Given text
-*-
Capita has come under further pressure over its role in the Arch Cru scandal after ex-directors of the cell companies that make up the funds alleged it was responsible for flaws in the structure of the investments.
The ex-directors of the Channel Islands-listed cells have claimed Capita was responsible for the losses incurred by the £400 million funds, which dropped in value by around 40% following their suspension due to illiquidity.
They said the structure employed by the Arch Cru funds, of Oeics investing in the cells which in turn were invested in illiquid assets, such as private finance and private equity, was flawed.
Neal Meader, Peter Radford and Bordeaux Services, directors of the cells until December 2009, have made the allegations in their defence against claims totalling £160 million from the current directors, who have alleged they failed to understand, monitor and oversee investments.
The defence reads: ‘The losses or extent of the losses were caused by the unforeseeable actions of Capita in investing in the funds on behalf of investors in UK Oeics who required liquidity, which the funds were expressly not designed to provide (which led to investments having to be realised at a loss in order to meet their need for liquidity).’
Lawyers for the directors added they were not aware of the extent to which money flowing into the cells was coming from the Arch Cru funds, and that it was not their role to ‘second-guess’ Capita’s judgment on the suitability of the investments.
Capita has hit back, arguing that claim was ‘not credible’ and adding that the decision to invest into the cells was taken by Arch Financial Products. ‘It is now apparent it was always Arch’s strategy for the Oeics to be primarily invested in the Guernsey cells in this way, and that Arch were closely involved in the establishment of the Guernsey cells for this purpose,’ said a Capita spokeswoman.
The news follows Capita’s upbraiding by the Financial Services Authority last month over its failures as authorised corporate director for the funds. The regulator said Capita failed to monitor former fund manager Arch and the liquidity risks affecting the funds, and failed to ensure the funds were properly priced. But the regulator held back from imposing a £4 million fine, pointing to the costs Capita had already incurred due to Cru.
Last week the Treasury held talks with the Guernsey government over a potential further payout for Arch Cru investors in addition to the £54 million redress scheme funded by Capita and depositories HSBC and BNY Mellon, and the planned £110 million compensation funded by advisers found to have mis-sold the funds.
-*-
Excerpted records
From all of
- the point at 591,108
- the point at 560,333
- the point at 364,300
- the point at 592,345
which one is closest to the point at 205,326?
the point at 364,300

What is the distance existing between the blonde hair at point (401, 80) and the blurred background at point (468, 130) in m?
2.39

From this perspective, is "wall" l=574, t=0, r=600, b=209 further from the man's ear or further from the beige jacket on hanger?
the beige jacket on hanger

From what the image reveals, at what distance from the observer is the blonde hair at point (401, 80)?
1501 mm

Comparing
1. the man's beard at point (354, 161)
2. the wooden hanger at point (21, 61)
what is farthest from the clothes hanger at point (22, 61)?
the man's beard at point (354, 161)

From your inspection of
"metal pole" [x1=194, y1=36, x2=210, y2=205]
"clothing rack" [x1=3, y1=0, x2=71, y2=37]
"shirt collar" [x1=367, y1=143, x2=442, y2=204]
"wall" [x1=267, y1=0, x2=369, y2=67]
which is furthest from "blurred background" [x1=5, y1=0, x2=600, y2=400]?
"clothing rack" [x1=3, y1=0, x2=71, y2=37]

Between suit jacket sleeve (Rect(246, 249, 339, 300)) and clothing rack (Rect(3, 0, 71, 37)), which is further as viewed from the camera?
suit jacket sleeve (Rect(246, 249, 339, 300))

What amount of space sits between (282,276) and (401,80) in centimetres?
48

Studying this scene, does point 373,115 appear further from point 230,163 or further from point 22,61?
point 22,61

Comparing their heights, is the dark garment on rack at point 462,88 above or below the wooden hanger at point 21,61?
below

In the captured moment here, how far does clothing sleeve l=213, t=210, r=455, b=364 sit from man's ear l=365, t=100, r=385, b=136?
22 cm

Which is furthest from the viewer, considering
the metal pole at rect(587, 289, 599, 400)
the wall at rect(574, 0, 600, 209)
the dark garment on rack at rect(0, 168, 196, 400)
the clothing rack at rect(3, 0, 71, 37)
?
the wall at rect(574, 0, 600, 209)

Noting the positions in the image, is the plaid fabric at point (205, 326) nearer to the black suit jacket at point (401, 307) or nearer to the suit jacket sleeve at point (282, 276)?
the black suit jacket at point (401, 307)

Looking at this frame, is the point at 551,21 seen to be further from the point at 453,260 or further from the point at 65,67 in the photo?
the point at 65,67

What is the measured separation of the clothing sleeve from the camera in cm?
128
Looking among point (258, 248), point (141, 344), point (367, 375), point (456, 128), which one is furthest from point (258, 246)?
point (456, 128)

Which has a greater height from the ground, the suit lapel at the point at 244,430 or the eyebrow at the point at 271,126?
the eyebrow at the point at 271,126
-*-
Task item
Copy the passage of the Capita article above, starting with "Neal Meader, Peter" and going on through "suitability of the investments.", and swap every "liquidity" for "ready cash".

Answer for the task
Neal Meader, Peter Radford and Bordeaux Services, directors of the cells until December 2009, have made the allegations in their defence against claims totalling £160 million from the current directors, who have alleged they failed to understand, monitor and oversee investments.
The defence reads: ‘The losses or extent of the losses were caused by the unforeseeable actions of Capita in investing in the funds on behalf of investors in UK Oeics who required ready cash, which the funds were expressly not designed to provide (which led to investments having to be realised at a loss in order to meet their need for ready cash).’
Lawyers for the directors added they were not aware of the extent to which money flowing into the cells was coming from the Arch Cru funds, and that it was not their role to ‘second-guess’ Capita’s judgment on the suitability of the investments.